RECORDS FOR THIS EXERCISE

########

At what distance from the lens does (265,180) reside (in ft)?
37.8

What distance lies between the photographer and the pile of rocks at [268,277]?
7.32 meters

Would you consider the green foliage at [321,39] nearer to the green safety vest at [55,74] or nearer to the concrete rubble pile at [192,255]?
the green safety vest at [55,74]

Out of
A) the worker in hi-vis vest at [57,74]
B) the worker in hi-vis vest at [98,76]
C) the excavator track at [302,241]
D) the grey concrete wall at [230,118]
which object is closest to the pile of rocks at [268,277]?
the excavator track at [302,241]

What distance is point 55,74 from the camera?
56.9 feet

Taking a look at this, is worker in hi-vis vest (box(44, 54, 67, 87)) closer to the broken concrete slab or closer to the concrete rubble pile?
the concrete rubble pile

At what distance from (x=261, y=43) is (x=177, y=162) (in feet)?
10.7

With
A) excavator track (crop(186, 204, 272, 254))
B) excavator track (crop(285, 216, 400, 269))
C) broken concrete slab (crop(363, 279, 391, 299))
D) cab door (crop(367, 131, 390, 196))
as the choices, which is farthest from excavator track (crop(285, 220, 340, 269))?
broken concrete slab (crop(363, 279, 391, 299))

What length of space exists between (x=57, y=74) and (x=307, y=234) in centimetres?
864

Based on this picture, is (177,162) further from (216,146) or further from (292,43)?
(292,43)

########

GIVEN PROBLEM
In the listing, from the line with "What distance is point 55,74 from the camera?" up to and including the last line, change every "excavator track" to "digger track" and leave everything else as it is. Give only those lines.

EXERCISE OUTPUT
What distance is point 55,74 from the camera?
56.9 feet

Taking a look at this, is worker in hi-vis vest (box(44, 54, 67, 87)) closer to the broken concrete slab or closer to the concrete rubble pile?
the concrete rubble pile

At what distance from (x=261, y=43) is (x=177, y=162) (in feet)?
10.7

With
A) digger track (crop(186, 204, 272, 254))
B) digger track (crop(285, 216, 400, 269))
C) broken concrete slab (crop(363, 279, 391, 299))
D) cab door (crop(367, 131, 390, 196))
as the choices, which is farthest from digger track (crop(285, 220, 340, 269))?
broken concrete slab (crop(363, 279, 391, 299))

What length of space exists between (x=57, y=74) and (x=307, y=234) in centimetres?
864

Based on this picture, is (177,162) further from (216,146) or further from (292,43)?
(292,43)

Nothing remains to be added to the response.